En torno a él se agitaba un nimbo negro que cuajaba el aire, y parecía estar extrayéndolo del graf y la grafina muertos, y de las inmundas ofrendas que había reunido en torno a ellos. Con cada sílaba de la salmodia, los cadáveres y las ofrendas parecían marchitarse mas, mientras las coronas, espadas y cadenas que llevaban el graf y la grafina se oxidaban, ennegrecían y se desmenuzaban hasta caer en polvo a medida que la ondulante energía que rodeaba al nigromante se hacía mas oscura y tangible.
Félix tuvo la certeza de que era otra vez el encantamiento de plaga, el mismo manto maligno que Kemmler había tendido sobre el castillo para envenenar el agua y estropear la comida, el hechizo que había hecho pasar hambre a los defensores para debilitarlos y hacer que fueran presa fácil para sus secuaces. Ahora estaba haciéndolo otra vez dentro del castillo Reikguard, sobre sus gobernantes, y si era verdad lo que habían dicho el padre Marwalt y el magíster Marhalt, afectaría a todas las tierras que conformaban sus dominios; la peste se propagaría por todo Reikland. Cada pozo quedaría envenenado. Toda la comida se marchitaría, pudriría y moriría. La gente perecería por inanición. El ejército moriría en marcha. Con un solo hechizo, Kemmler derrotaría a las fuerzas del Imperio antes de que su horda de no muertos diera un solo paso.
—¡Madre! —dijo Dominic con voz estrangulada—. ¡Padre!
Félix le tapó con fuerza la boca al muchacho con una mano, y miró a su alrededor, temeroso de que lo hubieran oído, pero un segundo después Gotrek pasó junto a ellos a grandes zancadas, en dirección al gran salón, mientras acariciaba con el dedo pulgar el filo del hacha y hacía manar sangre.
Félix lo miró con la boca abierta y se dispuso a llamarlo. Max se le adelantó.
—¡Gotrek! —exclamó el magíster con un sonoro susurro—. ¿Qué estás haciendo? ¡He dicho que no debíais luchar!
Gotrek apartó la mano sin alterar el paso.
—Nadie le hace eso a un matador —gruñó—. ¡Nadie!
Félix no tenía ni idea de a qué se refería. ¿Matador? ¿Qué matador? ¿Estaba Snorri allí? ¿Acaso había despertado de su sopor y había llegado allí antes que ellos?

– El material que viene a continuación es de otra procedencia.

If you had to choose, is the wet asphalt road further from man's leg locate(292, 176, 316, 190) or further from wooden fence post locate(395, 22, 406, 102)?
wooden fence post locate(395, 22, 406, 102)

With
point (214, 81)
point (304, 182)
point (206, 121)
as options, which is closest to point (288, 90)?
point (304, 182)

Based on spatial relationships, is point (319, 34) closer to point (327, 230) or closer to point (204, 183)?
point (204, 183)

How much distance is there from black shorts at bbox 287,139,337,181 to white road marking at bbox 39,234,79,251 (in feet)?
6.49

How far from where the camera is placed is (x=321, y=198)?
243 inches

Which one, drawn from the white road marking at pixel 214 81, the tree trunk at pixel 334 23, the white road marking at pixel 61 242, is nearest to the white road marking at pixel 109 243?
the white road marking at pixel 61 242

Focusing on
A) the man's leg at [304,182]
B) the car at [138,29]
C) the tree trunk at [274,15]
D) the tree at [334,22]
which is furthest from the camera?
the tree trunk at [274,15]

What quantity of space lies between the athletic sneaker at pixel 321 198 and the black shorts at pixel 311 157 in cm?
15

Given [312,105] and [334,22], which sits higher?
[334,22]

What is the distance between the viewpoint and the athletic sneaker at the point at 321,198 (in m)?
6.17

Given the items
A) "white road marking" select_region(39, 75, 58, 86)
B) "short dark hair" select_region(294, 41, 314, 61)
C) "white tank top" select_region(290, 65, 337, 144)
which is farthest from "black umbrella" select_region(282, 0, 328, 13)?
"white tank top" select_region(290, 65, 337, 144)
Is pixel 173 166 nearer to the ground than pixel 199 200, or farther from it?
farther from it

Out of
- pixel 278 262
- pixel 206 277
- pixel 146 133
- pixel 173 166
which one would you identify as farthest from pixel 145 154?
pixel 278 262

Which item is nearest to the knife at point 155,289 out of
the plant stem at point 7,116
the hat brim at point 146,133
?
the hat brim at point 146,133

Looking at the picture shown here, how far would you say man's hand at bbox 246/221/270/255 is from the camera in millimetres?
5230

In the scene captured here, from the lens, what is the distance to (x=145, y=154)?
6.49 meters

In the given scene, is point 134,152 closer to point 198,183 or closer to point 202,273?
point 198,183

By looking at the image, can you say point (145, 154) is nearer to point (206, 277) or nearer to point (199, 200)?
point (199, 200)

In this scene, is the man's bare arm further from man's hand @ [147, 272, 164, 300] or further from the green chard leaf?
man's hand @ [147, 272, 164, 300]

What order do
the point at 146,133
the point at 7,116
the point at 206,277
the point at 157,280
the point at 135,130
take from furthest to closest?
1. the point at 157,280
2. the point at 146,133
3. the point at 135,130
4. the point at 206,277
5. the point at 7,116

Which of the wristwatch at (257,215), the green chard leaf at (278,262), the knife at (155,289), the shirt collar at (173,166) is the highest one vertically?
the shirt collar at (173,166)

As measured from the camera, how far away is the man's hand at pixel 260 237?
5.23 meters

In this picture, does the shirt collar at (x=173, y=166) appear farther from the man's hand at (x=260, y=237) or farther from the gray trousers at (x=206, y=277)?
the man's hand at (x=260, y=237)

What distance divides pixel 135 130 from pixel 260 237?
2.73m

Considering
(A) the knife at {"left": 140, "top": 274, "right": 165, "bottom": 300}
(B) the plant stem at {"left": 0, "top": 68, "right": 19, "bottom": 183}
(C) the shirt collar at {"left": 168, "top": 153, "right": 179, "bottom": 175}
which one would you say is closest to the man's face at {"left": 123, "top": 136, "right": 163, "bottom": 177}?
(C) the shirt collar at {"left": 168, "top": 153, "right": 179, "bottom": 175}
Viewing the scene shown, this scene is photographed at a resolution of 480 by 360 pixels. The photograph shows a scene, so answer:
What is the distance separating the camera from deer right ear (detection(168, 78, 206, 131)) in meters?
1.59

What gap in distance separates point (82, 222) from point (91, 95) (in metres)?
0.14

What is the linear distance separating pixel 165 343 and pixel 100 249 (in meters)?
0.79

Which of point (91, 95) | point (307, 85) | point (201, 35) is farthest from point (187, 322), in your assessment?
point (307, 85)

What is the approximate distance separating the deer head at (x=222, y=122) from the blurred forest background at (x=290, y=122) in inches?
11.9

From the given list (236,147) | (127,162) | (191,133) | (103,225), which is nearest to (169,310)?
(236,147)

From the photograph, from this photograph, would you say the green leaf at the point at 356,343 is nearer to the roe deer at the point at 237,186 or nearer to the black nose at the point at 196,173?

Entonces, vio lo que había visto Gotrek, y palideció. Rodi Balkisson estaba de pie junto a uno de los llameantes braseros, echando al fuego una cabeza cortada que había sacado de un cubo lleno de trozos de cuerpos que sujetaba con la mano izquierda. Tenía una terrible herida de hacha en el pecho, y le faltaban la mandíbula inferior y la barba, en cuyo sitio había un costroso agujero rojo. Pero la trenzada cresta y el sólido físico del matador eran inconfundibles. Era Rodi, y estaba muerto y, sin embargo, andaba. Y tampoco era el único. Kemmler también había hecho levantar a otros para que actuaran como sus sirvientes: Tauber, el sargento Leffler y von Volgen también llevaban cubos, y alimentaban macabros fuegos.
Max, el padre Marwalt y el magíster Marhalt avanzaron frenéticamente, de puntillas, detrás de Gotrek, susurrándole que volviera. El Matador no les hizo caso. Entró a grandes zancadas en el comedor y le cortó a Rodi la cabeza de un solo tajo con su hacha relumbrante.
—Ve a reunirte con Grimnir, Rodi Balkisson —dijo Gotrek.